I’ve been working on an R package that wraps an API that serves US patent data, and I was considering submitting it to rOpenSci. However, I noticed that you all have a policy that says you don’t support packages dealing with gov data (though I did notice a few packages like noaa that suggest otherwise - perhaps those came before the policy). I’m wondering what the impetus was for this policy, and how you all see yourself in relation to rOpenGov?
Thanks for your reply. The use cases for patent data in R are similar to those for publication data. For example, people who manage intellectual property assets like patent portfolios may want to: know who the top inventors or assignees are in particular field, find similar patents to a given patent, map out the research landscape in a particular technology area, etc. More generally speaking, patent analysis can include calculating similarity measures (e.g., tfidf cosine similarity), simple aggregation/descriptive statistics, topic modeling, predictive analytics, network analysis, etc.
There’s a ton of literature surrounding data-driven IP management and using patent data to inform S&T planning. Maybe these examples will provide more context:
It’s great news Chris that you are working on an R package for the USPTO data. In terms of the use cases, there is the issue of access to patent data by patent offices and researchers from universities in developing countries who do not have the resources to pay the high costs of commercial databases. In the patent analytics training for patent offices and researchers in developing countries that WIPO is running (and I teach on) we have been teaching introductory analytics including R and ropensci packages (mainly rplos at the moment as an easy intro). The USPTO has recently moved to an open access service in JSON format and I assume Chris this is what you have been working with?
In addition to the uses by patent offices and researchers in developing countries the bibliometrics and scientometrics community makes a lot of use of patent data ranging from basic technology trends, to text and technology mining, policy analysis and econometrics. Top journals in that area are Scientometrics and Research Policy. So, in my view Scott there is a large research community out there who want to work with patent data but typically can’t afford it except in quite limited form. In my own work at Manchester University with the scientometrics team at the business school I am working on pushing R as a means for easier access to patent data and for wrangling patent data for a range of analytics purposes.
I would mention that I have also been experimenting with creating some R packages for patent data (opsr for the European Patent Office Open Patent Services API) and the Lens patent database (which advocates open source and open access).

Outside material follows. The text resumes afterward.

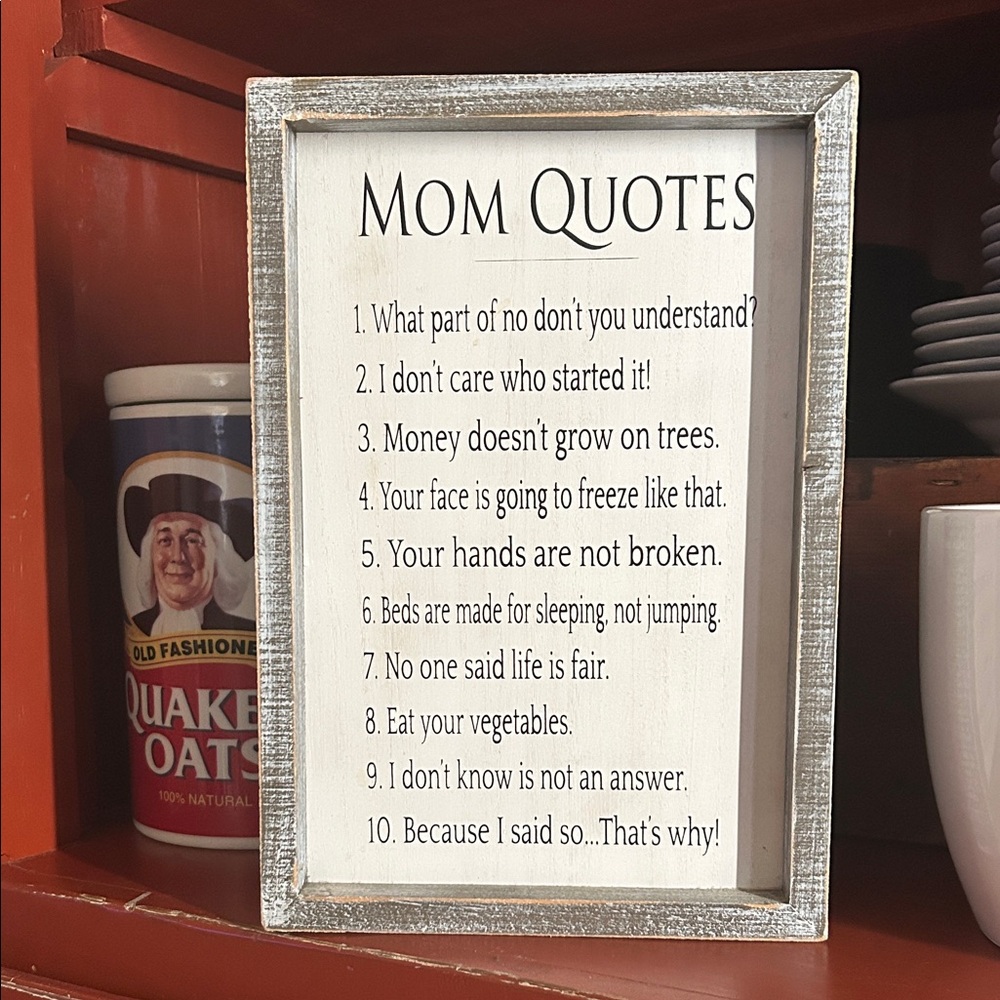 Rustic White Framed Mom Quotes Sign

I am presently purrring my way through the eternal nested lists of European Patent data with a view to eventual submission to ropensci and am also some way along with the lensr package. In the case of WIPO training for developing countries we use an early dev version of the opsr package to introduce the idea and will also shortly start demoing the lensr package. If a USPTO data package becomes available it is pretty much a racing certainty it would be used in the analytics training around the world.
The work the USPTO has been doing for the API is pretty cool… it seems well formatted (compared with the other data sources) and includes lots of possibilities for things like mapping inventor locations with leaflet etc… or digging into the literature citations in patents and linking across to other APIs such as crossref, or text mining with tidy text mining and so on etc. The patents view API is the main point of interest at the moment.

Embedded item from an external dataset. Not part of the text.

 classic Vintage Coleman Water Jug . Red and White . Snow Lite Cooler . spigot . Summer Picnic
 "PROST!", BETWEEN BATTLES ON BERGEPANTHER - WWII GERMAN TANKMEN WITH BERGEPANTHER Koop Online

Apologies for being long winded but the key point is that there are a number of different communities who would I think make use of a package to access USPTO data in R. My own view on the rOpenSci or rOpenGov side of things is that patent data is fundamentally about science and technology and the exciting aspects of patent data are what it has to tell us about trends and developments in science and technology. In my case, that involves linking biology and patent data (e.g. taxize and rgbif and rcrossreft etc). That however, is just my take on things. So, I would like to support Chris in this exciting idea.

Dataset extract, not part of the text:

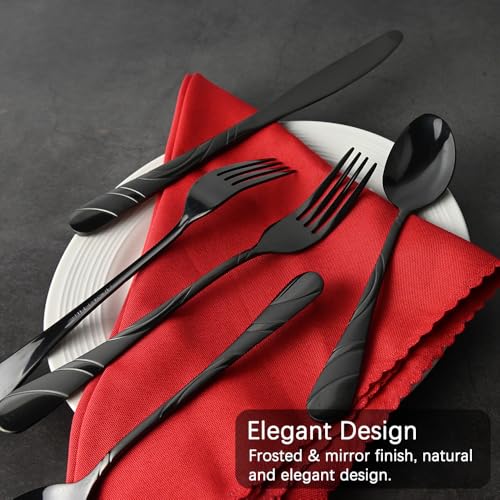 Black Silverware Set for 8, 18/0 Stainless Steel 40-Piece Frosted & Mirror Finish Flatware Set, Modern Cutlery Set for Wedding Restaurant Housewarming Party Event Serving For 8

For context: rOpenGov (as well rOpenHealth and cloudyr) has overlapping subject areas with us. But rOpenGov and the others, at this stage, don’t do review of the sort we do - they tend to more package hosts and project incubators. So, in general, we’ve begun to accept packages that fit into our fit guidelines even if it does match the topic area of one of the other groups. We need up update our instructions to reflect this. While we everything is subject review at the point of submission, topic-wise, we’d welcome the packages @poldham described above.
Thanks for taking the time to respond. As Paul guessed, I have been writing a wrapper around the PatentsView API called patentsview. From my view, each of the open source patent APIs have their own advantages and disadvantages, which are mostly a reflection of the data that they offer and what fields can be searched. I particularly like the Lens, as you can search on the full text of the patent which is very uncommon. I doubt that the PatentsView API will ever offer that, though they are adding new fields on a regular basis - in fact, I’m waiting on the new version of the API to submit my package to CRAN. It sounds like it also might work for rOpenSci, which would be great, especially if it could be among friends like lensr and opsr. I’ll read over the submission guidelines in more depth and take it from there.